Many automakers announced their plans in 2015–2018 to develop robotaxis before 2025 and specific partnerships have been signed between automakers, technology providers and service operators, including:
- The startup Zoox announcing in 2015 its ambition to build a robotaxi from scratch.
- BMW and Fiat Chrysler Automobiles partnering in 2016 with Intel and Mobileye to develop robotaxis by 2021.
- Baidu partnering in 2016 with Nvidia to develop autonomous cars and robotaxis.
- Daimler AG teaming up with Bosch in 2017 to develop the software for a robotaxi service by 2025.
- The Renault-Nissan-Mitsubishi Alliance partnering in 2017 with Transdev and DeNA to develop robotaxi services within 10 years.
- Honda releasing in 2017 an autonomous concept car, NeuV, that aims at being a personal robotaxi.
- Ford Motor's plan in 2017 to develop a robotaxi by 2021 through partnerships with several startups.
- Ford Motor investing $1 billion in the startup Argo AI in 2017 to develop autonomous cars and robotaxis; the startup was disbanded in 2022 by Ford.

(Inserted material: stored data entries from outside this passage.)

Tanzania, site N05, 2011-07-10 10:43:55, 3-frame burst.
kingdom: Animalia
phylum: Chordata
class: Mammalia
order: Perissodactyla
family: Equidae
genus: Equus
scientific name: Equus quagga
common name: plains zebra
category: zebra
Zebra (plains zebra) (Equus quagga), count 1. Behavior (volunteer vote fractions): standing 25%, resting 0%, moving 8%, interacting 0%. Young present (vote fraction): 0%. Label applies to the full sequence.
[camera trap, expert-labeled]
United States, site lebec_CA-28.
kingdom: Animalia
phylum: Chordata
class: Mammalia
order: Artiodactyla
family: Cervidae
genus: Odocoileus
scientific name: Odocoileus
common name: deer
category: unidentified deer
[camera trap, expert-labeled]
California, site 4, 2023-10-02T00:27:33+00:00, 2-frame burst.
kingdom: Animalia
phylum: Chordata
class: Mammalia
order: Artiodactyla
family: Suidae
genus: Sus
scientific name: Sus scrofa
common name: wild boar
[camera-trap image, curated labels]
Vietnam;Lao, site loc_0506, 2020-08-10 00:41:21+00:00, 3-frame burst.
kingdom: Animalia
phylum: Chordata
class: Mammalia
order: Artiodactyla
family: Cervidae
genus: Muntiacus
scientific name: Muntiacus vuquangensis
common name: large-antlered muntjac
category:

- Lyft and Ford partnering in 2017 to add Ford's self-driving cars to Lyft's ride-hailing network; Google leading a $1 billion investment in 2017 in Lyft which could support Waymo's robotaxi strategy; in 2021, Lyft's self-driving division was sold to Toyota.
- Delphi buying the startup NuTonomy for $400 million in 2017.
- Parsons Corporation announcing in 2017 a partnership with automated mobility operating system company Renovo.auto to deploy and scale AMoD services.
- Didi Chuxing partnering in 2018 with the Renault-Nissan-Mitsubishi Alliance and other automakers to explore the future launch of robotaxi services in China.

== Profitability ==
Robotaxi services operate at a loss as of 2025, with operating costs per mile of about $7 to $9, compared to $1 a mile for personal cars. The consultancy McKinsey estimated that bringing costs down to less than $2 a mile would take until 2035.